-- Start SELECTED EXTRACT --
After obtaining the point source data with all 500 probabilities, we save them into individual files based on their imaging field ID for later inference.

# Only run once
for (i in ps_harris_fnames) {
  write_csv(filter(CMD_harris, field == i), paste0('data/prob_GC_data/',unlist(strsplit(i, split = '.', fixed = T))[1],'_pGC.csv'))
}

SExtractor

For the SExtractor data, a different parametric finite-mixture model was used. For a detailed explanation of the method, see Appendix B.2 of the original Li et al. (2024) paper. We have written a function called mix_func() in the code/help_functions.R to fit the parametric finite-mixture model.

Similar to DOLPHOT data, we apply our proposed parametric finite-mixture model to the measurement uncertainty jittered color-magnitude data for 500 times, this is carried out by the function meas_uncertain_mix_func():

# This may take a while, but still much faster than the previous non-parametric finite mixture model used for DOLPHOT
Jans_res <- meas_uncertain_mix_func(dat = dat_Jans, n_iter = 500)
-- End SELECTED EXTRACT --
• _WRITTEN TASKS_
a. List every function name that appears in the finite-mixture model extract, in its code or its prose.
b. Carry the finite-mixture model extract forward from its final line of code, writing the next part of the walkthrough.
None of the entries after this point is needed for any task.
-- Start LISTED ENTRIES --
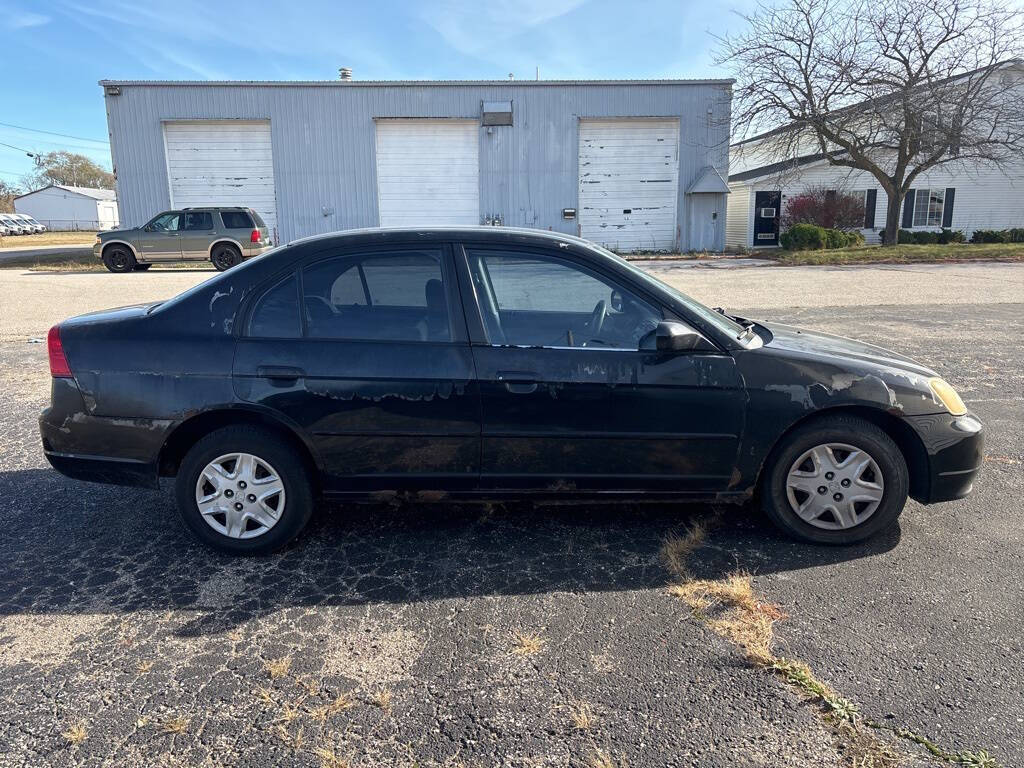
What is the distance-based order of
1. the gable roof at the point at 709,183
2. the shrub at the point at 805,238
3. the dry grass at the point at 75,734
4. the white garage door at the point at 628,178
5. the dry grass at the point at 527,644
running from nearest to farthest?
the dry grass at the point at 75,734 < the dry grass at the point at 527,644 < the shrub at the point at 805,238 < the gable roof at the point at 709,183 < the white garage door at the point at 628,178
-- End LISTED ENTRIES --
• _ANSWERS BY TASK_
a. write_csv, filter, paste0, unlist, strsplit, mix_func, meas_uncertain_mix_func

b.
Get the results from the previous run, and attach it to the SExtractor point source data.frame.

# get the probabilities
p_mat <- Jans_res$prob

# summary statistics for the probability a point source is a GC
dat_Jans$p <- rowMeans(Jans_res$prob)
dat_Jans$p_sd <- apply(Jans_res$prob, 1, sd)

# restructure the data frame for later inference
dat_Jans_save <- dat_Jans %>%
  dplyr::select(x, y, RA, DEC, C, F814W, field) %>%
  mutate(M = F814W) %>%
  dplyr::select(x, y, RA, DEC, C, M, field)

colnames(Jans_res$prob) <- c(paste0('p', 1:500))
Jans_res$prob <- data.frame(Jans_res$prob)

dat_Jans_save <- bind_cols(dat_Jans_save, p_mat)

Again, we save the probabilistic GC catalog from SExtractor into individual files based on their imaging field ID for later inference.

# save the probabilistic GC catalog into individual files (only run once)
for (i in unique(dat_Jans_save$field)) {
  write_csv(filter(dat_Jans_save, field == i), paste0('data/prob_GC_data/', i,'_pGC_Jans.csv'))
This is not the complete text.